Exercise details:
Reproduce word for word the part of the entries that opens with the line containing "From this visual" and runs through the final line of the entries, including both of those lines.

# START OF Dataset records

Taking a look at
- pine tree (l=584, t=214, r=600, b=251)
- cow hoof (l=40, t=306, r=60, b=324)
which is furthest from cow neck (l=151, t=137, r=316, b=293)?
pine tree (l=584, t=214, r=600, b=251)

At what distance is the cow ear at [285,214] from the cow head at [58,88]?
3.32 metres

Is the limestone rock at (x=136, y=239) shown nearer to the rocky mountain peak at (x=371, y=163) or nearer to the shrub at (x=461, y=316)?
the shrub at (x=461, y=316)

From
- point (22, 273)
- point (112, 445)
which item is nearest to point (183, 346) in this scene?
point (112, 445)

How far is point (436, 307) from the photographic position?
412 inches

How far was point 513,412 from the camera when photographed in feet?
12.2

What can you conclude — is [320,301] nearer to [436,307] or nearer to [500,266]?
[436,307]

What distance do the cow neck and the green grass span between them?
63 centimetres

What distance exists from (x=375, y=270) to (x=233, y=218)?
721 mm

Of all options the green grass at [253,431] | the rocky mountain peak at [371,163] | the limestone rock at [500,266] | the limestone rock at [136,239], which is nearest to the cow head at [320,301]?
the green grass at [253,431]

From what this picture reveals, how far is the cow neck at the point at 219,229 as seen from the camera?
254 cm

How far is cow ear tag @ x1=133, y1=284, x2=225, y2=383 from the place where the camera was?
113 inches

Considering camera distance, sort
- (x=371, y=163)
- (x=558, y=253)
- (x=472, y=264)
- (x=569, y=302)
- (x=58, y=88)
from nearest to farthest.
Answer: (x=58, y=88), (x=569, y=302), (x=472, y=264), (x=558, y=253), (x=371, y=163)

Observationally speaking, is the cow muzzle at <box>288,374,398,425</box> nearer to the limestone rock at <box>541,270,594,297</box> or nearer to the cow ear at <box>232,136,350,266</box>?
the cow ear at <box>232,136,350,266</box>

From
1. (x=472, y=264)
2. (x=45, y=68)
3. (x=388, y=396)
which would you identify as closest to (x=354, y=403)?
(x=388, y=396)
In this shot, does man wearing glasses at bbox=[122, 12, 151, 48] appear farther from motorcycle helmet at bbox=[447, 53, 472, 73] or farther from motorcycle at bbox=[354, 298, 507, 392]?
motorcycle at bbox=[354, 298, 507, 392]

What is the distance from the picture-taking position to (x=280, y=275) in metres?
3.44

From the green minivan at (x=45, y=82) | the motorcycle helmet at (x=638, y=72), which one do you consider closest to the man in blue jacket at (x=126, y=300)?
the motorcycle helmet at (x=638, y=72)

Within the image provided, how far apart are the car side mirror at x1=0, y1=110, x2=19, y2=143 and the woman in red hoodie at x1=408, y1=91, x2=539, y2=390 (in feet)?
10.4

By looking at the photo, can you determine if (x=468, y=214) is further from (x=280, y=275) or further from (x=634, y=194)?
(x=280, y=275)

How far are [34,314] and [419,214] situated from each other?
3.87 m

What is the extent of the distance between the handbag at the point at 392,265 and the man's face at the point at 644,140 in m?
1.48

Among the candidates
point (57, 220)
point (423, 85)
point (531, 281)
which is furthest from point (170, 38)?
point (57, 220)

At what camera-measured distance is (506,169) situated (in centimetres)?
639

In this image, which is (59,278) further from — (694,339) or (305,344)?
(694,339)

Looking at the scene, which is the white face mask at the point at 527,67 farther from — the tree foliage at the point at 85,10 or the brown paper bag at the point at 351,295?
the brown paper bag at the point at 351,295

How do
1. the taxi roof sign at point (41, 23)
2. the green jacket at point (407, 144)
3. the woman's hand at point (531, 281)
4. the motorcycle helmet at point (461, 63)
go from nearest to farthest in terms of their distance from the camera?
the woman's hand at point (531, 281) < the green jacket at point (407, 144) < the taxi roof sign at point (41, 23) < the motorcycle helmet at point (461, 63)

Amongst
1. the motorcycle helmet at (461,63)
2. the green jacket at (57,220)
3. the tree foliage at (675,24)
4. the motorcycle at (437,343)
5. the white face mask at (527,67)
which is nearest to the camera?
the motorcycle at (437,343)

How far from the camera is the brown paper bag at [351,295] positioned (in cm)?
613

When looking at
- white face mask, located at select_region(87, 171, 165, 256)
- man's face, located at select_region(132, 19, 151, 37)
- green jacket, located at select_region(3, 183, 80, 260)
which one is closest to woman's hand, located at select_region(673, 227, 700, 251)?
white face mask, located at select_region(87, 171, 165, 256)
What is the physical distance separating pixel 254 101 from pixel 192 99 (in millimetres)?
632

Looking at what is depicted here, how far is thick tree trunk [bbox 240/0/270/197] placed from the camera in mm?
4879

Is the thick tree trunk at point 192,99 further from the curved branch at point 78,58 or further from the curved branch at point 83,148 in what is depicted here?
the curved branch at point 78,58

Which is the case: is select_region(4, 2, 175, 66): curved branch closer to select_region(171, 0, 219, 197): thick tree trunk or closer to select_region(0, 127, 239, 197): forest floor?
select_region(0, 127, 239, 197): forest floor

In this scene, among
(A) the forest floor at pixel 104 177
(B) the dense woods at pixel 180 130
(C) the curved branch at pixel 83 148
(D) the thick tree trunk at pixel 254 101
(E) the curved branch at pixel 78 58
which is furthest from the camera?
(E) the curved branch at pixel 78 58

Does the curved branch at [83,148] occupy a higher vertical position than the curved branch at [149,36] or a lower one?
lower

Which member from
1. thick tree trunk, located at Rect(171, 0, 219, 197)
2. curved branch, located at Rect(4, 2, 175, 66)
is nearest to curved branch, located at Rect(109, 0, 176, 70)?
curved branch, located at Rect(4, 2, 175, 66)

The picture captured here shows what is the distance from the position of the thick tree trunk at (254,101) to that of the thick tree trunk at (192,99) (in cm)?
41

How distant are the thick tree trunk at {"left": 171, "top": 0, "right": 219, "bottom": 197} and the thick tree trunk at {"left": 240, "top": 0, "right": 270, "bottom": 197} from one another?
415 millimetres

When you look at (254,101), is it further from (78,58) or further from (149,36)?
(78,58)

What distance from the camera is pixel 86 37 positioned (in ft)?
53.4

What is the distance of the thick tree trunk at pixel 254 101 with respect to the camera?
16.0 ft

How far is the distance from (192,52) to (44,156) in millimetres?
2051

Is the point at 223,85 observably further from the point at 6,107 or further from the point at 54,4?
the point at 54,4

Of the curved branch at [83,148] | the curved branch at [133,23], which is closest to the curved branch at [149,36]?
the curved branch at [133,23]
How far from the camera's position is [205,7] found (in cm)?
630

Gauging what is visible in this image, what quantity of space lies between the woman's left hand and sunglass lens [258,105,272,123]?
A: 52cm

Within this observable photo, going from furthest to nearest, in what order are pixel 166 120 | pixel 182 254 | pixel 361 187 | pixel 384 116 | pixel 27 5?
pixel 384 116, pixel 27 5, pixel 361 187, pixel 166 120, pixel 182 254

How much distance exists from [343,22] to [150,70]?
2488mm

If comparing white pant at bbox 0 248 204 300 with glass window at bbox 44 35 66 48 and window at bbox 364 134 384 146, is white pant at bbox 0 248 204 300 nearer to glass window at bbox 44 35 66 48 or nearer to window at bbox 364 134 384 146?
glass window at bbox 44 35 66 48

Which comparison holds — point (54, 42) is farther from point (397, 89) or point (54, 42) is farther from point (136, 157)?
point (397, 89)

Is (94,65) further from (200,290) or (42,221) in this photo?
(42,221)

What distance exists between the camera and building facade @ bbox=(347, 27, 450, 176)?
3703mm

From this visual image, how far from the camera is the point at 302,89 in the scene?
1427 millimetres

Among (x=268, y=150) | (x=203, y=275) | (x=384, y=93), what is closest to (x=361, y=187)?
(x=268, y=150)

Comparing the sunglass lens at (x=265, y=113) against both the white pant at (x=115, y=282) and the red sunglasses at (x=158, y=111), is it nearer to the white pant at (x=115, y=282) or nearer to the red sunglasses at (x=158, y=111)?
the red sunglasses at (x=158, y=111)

# END OF Dataset records

Result of the exercise:
From this visual image, how far from the camera is the point at 302,89 in the scene?
1427 millimetres

Among (x=268, y=150) | (x=203, y=275) | (x=384, y=93), what is closest to (x=361, y=187)?
(x=268, y=150)

Comparing the sunglass lens at (x=265, y=113) against both the white pant at (x=115, y=282) and the red sunglasses at (x=158, y=111), is it nearer to the white pant at (x=115, y=282) or nearer to the red sunglasses at (x=158, y=111)?
the red sunglasses at (x=158, y=111)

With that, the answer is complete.